The photovoltaic performance of organic photovoltaic (OPV) cells can be significantly improved by regulating the aggregation structure and film formation kinetics of the constituent materials. However, many regulation strategies, including the use of additives and annealing, require complex fabrication processes and additional investments, which poses challenges for the industrialization of OPV cells. In this work, a completely fused non‐fullerene acceptor, GS‐20 is designed and synthesized, with strong aggregation properties. The incorporation of GS‐20 as a third component into the PBQx‐TF:eC9‐2Cl‐based cell accelerates aggregation of eC9‐2Cl and improves molecular stacking by promoting film deposition. The as‐cast ternary OPV cells fabricated without any post‐treatments exhibited a high VOC of 0.890 V and a maximum PCE of 19.0%. Moreover, a postprocessing‐free OPV module is fabricated using the blade coating method and obtains a satisfactory PCE of 13.5%, indicating excellent feasibility for large‐scale preparation. This work realizes an efficient postprocessing‐free OPV cell through molecular design and ternary strategy, facilitating the industrialization of OPV technology.

查看原文

微信好友朋友圈 QQ好友复制链接

本刊更多论文

完全熔融的非富勒烯受体实现了高效的免后处理有机光伏电池

通过调节组成材料的聚集结构和成膜动力学，可以显著提高有机光伏电池（OPV）的光伏性能。然而，许多调节策略，包括使用添加剂和退火，都需要复杂的制造工艺和额外的投资，这给 OPV 电池的产业化带来了挑战。在这项工作中，设计并合成了一种完全融合的非富勒烯受体 GS-20，它具有很强的聚集特性。在基于 PBQx-TF:eC9-2Cl 的电池中加入 GS-20 作为第三组分，可加速 eC9-2Cl 的聚集，并通过促进薄膜沉积来改善分子堆积。未经任何后处理而制造的三元 OPV 电池的 VOC 高达 0.890 V，最大 PCE 为 19.0%。此外，利用叶片镀膜法制造的无后处理 OPV 模块获得了令人满意的 13.5% PCE，这表明大规模制备具有极佳的可行性。这项工作通过分子设计和三元策略实现了高效的无后处理 OPV 电池，促进了 OPV 技术的产业化。

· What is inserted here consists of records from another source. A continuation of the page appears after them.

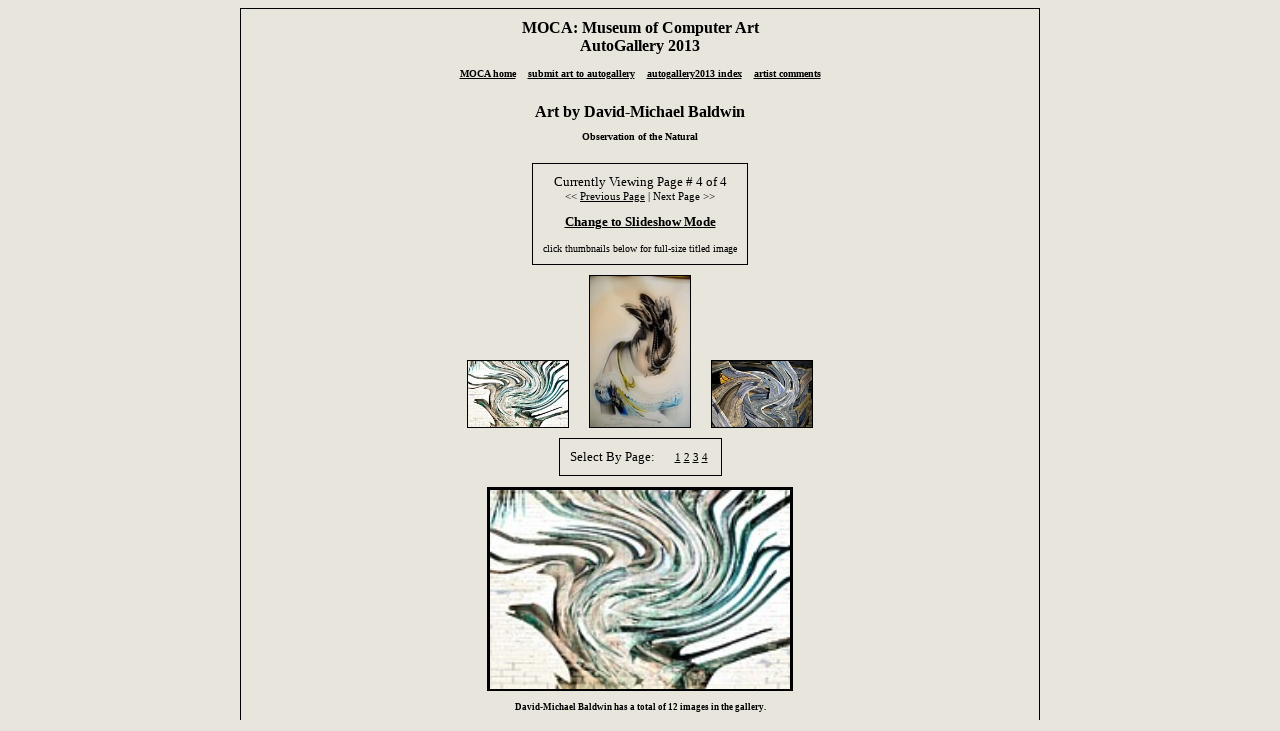

--- FILE ---
content_type: text/html
request_url: https://moca.virtual.museum/autogallery2013/autogallery_baldwin/index.asp?Page=4
body_size: 4413
content:
<HTML><HEAD><TITLE>David-Michael Baldwin [Gallery]</TITLE>


<SCRIPT LANGUAGE="JavaScript" TYPE="text/javascript">
<!--

// canManipulateImages - check if the browser we're using can do
// clever stuff with document images.

function canManipulateImages() {
	if (document.images)
		return true;
	else
		return false;
}

// loadPosterImage

function loadPosterImage(imageURL) {
	if (gImageCapableBrowser) {
		document.imagePoster.src = imageURL;
		return false;
	}
	else {
		return true;
	}
}

// gImageCapableBrowser - is this browser hip to images? Set up
// a global variable so that we don't have to keep calling a function
// (useful if the function becomes costly to compute).

gImageCapableBrowser = canManipulateImages();

// -->
</SCRIPT>



<style type="text/css">a:link img {filter:none; } a:hover img{filter:gray}</style>

<script language="JavaScript"> <!--
var message=""; 
function click(e) {
if (document.all) {
if (event.button == 2) {
alert(message);
return false;
}
}
if (document.layers) {
if (e.which == 3) {

return false;
}
}
}
if (document.layers) {
document.captureEvents(Event.MOUSEDOWN);
}
document.onmousedown=click;
// --> </script>




</HEAD><BODY BGCOLOR="#e8e5dc" LINK="#000000" ALINK="#000000" VLINK="#000000"><CENTER><table border="0" cellpadding="1" CELLSPACING="0" WIDTH="800"><TR><TD bgcolor="#000000"><table border="0" width="100%"cellpadding="10" CELLSPACING="0 WIDTH="100%"><TR><TD BGCOLOR="#e8e5dc"><FONT FACE="Verdana" SIZE="2" COLOR="#000000"><DIV ALIGN="Center"><CENTER><BIG><B>MOCA: Museum of Computer Art<br>AutoGallery 2013<p><a href="/index.asp"><font size=1>MOCA home</a>&nbsp;&nbsp;&nbsp;&nbsp;<a href="/autogallery/autogallerysubmit.asp">submit art to autogallery</a>&nbsp;&nbsp;&nbsp;&nbsp;<a href="/autogallery2013/autogalleryindex.htm">autogallery2013 index</a>&nbsp;&nbsp;&nbsp;&nbsp;<a href="comments.htm">artist comments</a></B></BIG><BR><BR></CENTER></DIV><DIV ALIGN="Justified"><Center><b><font size=3>Art by David-Michael Baldwin</font size> <p>Observation of the Natural<BR><BR></DIV><CENTER><table border="0" cellpadding="1" CELLSPACING="0"><TR><TD bgcolor="#000000"><table border="0" WIDTH="100%" cellpadding="10" CELLSPACING="0"><TR><TD BGCOLOR="#e8e5dc"><CENTER><FONT FACE="Verdana" SIZE="2" COLOR="#000000">Currently Viewing Page # 4 of 4<br><SMALL><< <A HREF="index.asp?Page=3">Previous Page</A> | Next Page</A> >><br>


<br><a href="index.asp?mode=slideshow"><font size=2><b>Change to Slideshow Mode</a></b>
<p><font size=1>click thumbnails below for full-size titled image</font>

</SMALL><br></FONT></CENTER></td></tr></table></td></tr></table>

本文章由计算机程序翻译，如有差异，请以英文原文为准。

求助全文

约1分钟内获得全文去求助

来源期刊

Advanced Energy Materials CHEMISTRY, PHYSICAL-ENERGY & FUELS

CiteScore

41.90

自引率

4.00%

发文量

889

审稿时长

1.4 months

期刊介绍： Established in 2011, Advanced Energy Materials is an international, interdisciplinary, English-language journal that focuses on materials used in energy harvesting, conversion, and storage. It is regarded as a top-quality journal alongside Advanced Materials, Advanced Functional Materials, and Small. With a 2022 Impact Factor of 27.8, Advanced Energy Materials is considered a prime source for the best energy-related research. The journal covers a wide range of topics in energy-related research, including organic and inorganic photovoltaics, batteries and supercapacitors, fuel cells, hydrogen generation and storage, thermoelectrics, water splitting and photocatalysis, solar fuels and thermosolar power, magnetocalorics, and piezoelectronics. The readership of Advanced Energy Materials includes materials scientists, chemists, physicists, and engineers in both academia and industry. The journal is indexed in various databases and collections, such as Advanced Technologies & Aerospace Database, FIZ Karlsruhe, INSPEC (IET), Science Citation Index Expanded, Technology Collection, and Web of Science, among others.